EXERCISES —
a – Answer these questions about the text on package security scoring. Mark each answer with the matching numeral.
(i) What is the maximum grade when a package has three or more high-severity findings?
(ii) Up to how many points could a well-built Python server lose from signals that do not apply to it?
(iii) What happens when a vendor is unavailable or its API key is not configured?
b – Copy out the stretch of the text on package security scoring from "Limited source analysis" through "actual published package." without any changes.
c – Extend the text on package security scoring beyond its final sentence.

GIVEN TEXT —
Any VirusTotal engine flags the package as malware. Automatic F regardless of other scores.
Any critical security finding from internal scanning or vendor analysis. Grade capped at D maximum.
Three or more high-severity findings. Grade capped at C- maximum.
Known Limitations
We try to be accurate, but scoring has inherent trade-offs. Here's where the system falls short.
Node.js bias
Quality signals are weighted toward the Node.js ecosystem. Python MCP servers using the mcp pip package may miss MCP Schema detection (15 pts), TypeScript (6 pts), and npm CVE checks (5 pts). A well-built Python server could lose up to 26 points from signals that don't apply to it. We plan to add Python-specific detection in a future update.
Limited source analysis
Internal security scans (layers 1-7) currently analyze the package.json content as text. We do not download or analyze the full source tree. This means security patterns in application code outside of package.json are not detected by internal scans. Vendor scans (VirusTotal, Socket.dev) analyze the actual published package.
Vendor availability
Third-party vendor scans (VirusTotal, Socket.dev, OSV.dev, GitHub Advisories) require API keys and network access. If a vendor is unavailable or the API key isn't configured, that scan is skipped and no deduction is applied. A server that was never scanned by a vendor looks the same as one that was scanned and cleared. We're working on distinguishing "not scanned" from "scanned clean" in score reports.

DATASET RECORDS —
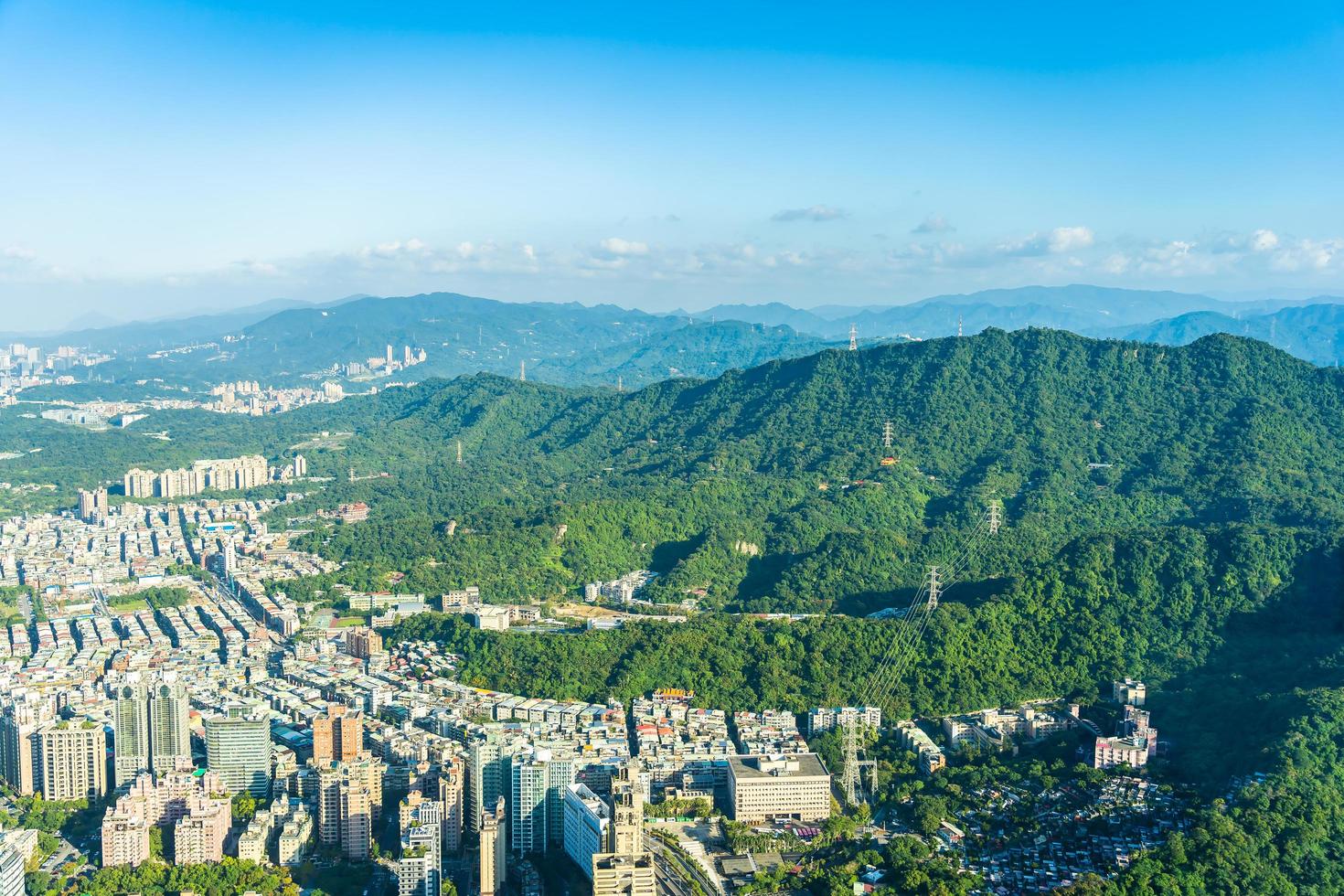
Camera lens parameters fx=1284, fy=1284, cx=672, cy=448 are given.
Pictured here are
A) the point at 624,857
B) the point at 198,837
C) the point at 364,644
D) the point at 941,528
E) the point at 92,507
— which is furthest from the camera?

PER-TASK OUTPUTS —
a –
(i) C-
(ii) 26 points
(iii) That scan is skipped and no deduction is applied.

b –
Limited source analysis
Internal security scans (layers 1-7) currently analyze the package.json content as text. We do not download or analyze the full source tree. This means security patterns in application code outside of package.json are not detected by internal scans. Vendor scans (VirusTotal, Socket.dev) analyze the actual published package.

c –
Scoring frequency
Servers are scored during crawl runs, not continuously. A score reflects the state of the server at the time it was last scored. The "last_scored" timestamp in API responses indicates when the score was calculated.
Recency penalty
The Recent Activity signal applies a negative penalty (up to -3 points) to repos inactive for 90+ days. This can reduce the total quality score below what the other signals would produce. We treat extended inactivity as a risk signal, not just a neutral absence. Stable, finished projects may be penalized unfairly by this.
Dispute a Score
If you believe a score is incorrect, you can challenge it with evidence. We review disputes within 48 hours.
Last updated: March 2026. Scoring methodology may change as we add new signals and data sources. Significant changes will be documented here.